By Savyata Mishra
(Reuters) -Home Depot forecast a bigger drop in full-year profit after missing Wall Street estimates for quarterly earnings on Tuesday, as tariff-driven economic uncertainty dampened demand for big-ticket renovations and do-it-yourself projects.
The world's top home-improvement chain set the ball rolling for a week packed with earnings reports from big-box retailers, including Walmart and Target, as investors track U.S. consumer spending ahead of the all-important holiday season amid tariff-driven cost pressures.
"We believe that consumer uncertainty and continued pressure in housing are disproportionately impacting home improvement demand," CEO Ted Decker said in a statement.
Home Depot and rival Lowe's face subdued demand as worries about a slowing labor market, economic uncertainty and a prolonged housing downturn blunt an expected boost from easing mortgage rates following the U.S. central bank's rate cuts.
"This print will feed the narrative that the economic backdrop has slowed," RBC analyst Steven Shemesh wrote in a note.
Home Depot's shares fell about 4% and those of Lowe's declined 2.7% in premarket trading.
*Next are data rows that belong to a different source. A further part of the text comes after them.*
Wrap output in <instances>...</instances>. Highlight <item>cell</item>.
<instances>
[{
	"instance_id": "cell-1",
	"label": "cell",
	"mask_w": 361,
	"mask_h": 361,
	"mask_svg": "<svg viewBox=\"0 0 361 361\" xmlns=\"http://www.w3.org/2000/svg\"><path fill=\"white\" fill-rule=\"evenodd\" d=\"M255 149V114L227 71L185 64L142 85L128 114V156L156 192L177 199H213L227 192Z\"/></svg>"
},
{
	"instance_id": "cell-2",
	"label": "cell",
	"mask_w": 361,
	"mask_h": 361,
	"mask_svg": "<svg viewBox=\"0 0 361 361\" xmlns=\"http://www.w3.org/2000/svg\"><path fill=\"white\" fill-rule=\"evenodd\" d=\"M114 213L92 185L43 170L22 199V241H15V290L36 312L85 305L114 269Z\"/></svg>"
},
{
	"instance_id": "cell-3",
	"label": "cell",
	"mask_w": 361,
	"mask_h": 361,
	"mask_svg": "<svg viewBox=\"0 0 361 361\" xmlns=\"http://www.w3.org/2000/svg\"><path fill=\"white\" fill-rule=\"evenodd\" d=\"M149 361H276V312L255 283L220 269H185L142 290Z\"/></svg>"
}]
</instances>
Lowe's is set to report results on Wednesday.
Home Depot projected annual adjusted earnings per share to decline 5%, compared with its prior target of a 2% drop year-on-year.
Annual same-store sales growth is expected to be "slightly positive", compared with an August forecast of a 1% increase.
Home Depot's comparable sales were largely flat in the third quarter, and comparable transactions fell 1.6%, as customers put off projects such as kitchen and bathroom remodels.
Chief Financial Officer Richard McPhail told CNBC in an interview that the company did not get the anticipated demand acceleration in the back half of the year from easing interest and mortgage rates.
Still, sales of $41.35 billion beat expectations of $41.10 billion, according to data compiled by LSEG.
Adjusted profit per share came in at $3.74, compared with estimates of $3.84.